**TEXTO DO EXERCÍCIO**
Por Carlos Eduardo Carvalho, jornalista, Bem Blogado
Se é possível “absolver” a insanidade de pobres e desinformados, o que dizer do comportamento de nossa elite ignorante?
O Brasil ostenta números espantosamente trágicos de casos e mortes pelo novo coronavírus. Para se ter uma ideia do tamanho da desgraça, o País tem 2,6% da população do mundo e nossos mortos são quase 14% do total mundial. Infelizmente, nos próximos dias chegaremos aos 100 mil brasileiros que nos deixaram pela pandemia.
Serão 100 mil famílias enlutadas. Uma dor sem fim, mas infelizmente parece que nos acostumamos a esses números macabros. Sim, é verdade que o genocida Bolsonaro e seu governo dão péssimos exemplos na abordagem ao vírus. São ignorantes de fé.
O neoliberalismo sucateou o indispensável SUS, que se revela agora, para quem fingia não saber, a única esperança para a maioria dos brasileiros. incapazes de arcar com o custo exorbitante de um plano de saúde.

**DADOS DE ENTRADA**
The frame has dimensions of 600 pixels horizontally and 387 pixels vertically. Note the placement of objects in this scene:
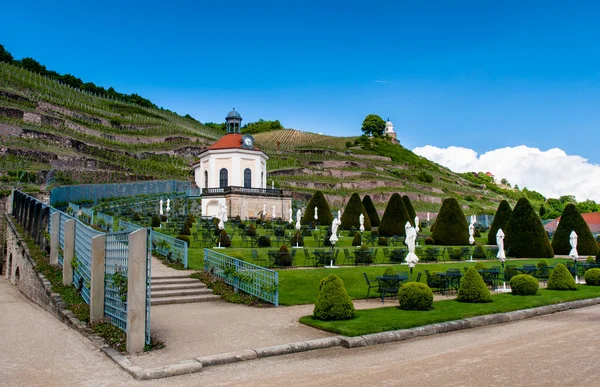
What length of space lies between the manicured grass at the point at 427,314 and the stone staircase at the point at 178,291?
167 inches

**TAREFAS OBRIGATÓRIAS**
1 - Traduza para o inglês a seguinte frase do texto sobre a pandemia no Brasil: "Para se ter uma ideia do tamanho da desgraça, o País tem 2,6% da população do mundo e nossos mortos são quase 14% do total mundial."
2 - Redija a continuação do texto sobre a pandemia no Brasil, a partir da última frase apresentada.

**RESPOSTAS POR ITEM**
1 - To get a sense of the scale of the tragedy, the country has 2.6% of the world's population, and our dead account for almost 14% of the global total.

2 -
O presidente da República e os militares que ocuparam o Ministério da Saúde são obviamente incapazes de respeitar Ciência e conhecimento.
Como diria o imbecil, “talkei”, tudo isso é verdade. Mas alguns sinais preocupantes da sociedade brasileira escapam disso. Existe, e é triste reconhecermos, uma parcela relevante de brasileiros que, em algum número, podem não ser nominalmente bolsonaristas, mas se comportam de maneira vil na pandemia. São os comerciantes que forçam a reabertura das atividades e expõem seus funcionários ao risco, os jovens ricos do Leblon que ignoram a pandemia, o desembargador da carteirada em Santos, o engenheiro que desacata fiscal no Rio, os moleques da favela que insistem nos bailes funk etc.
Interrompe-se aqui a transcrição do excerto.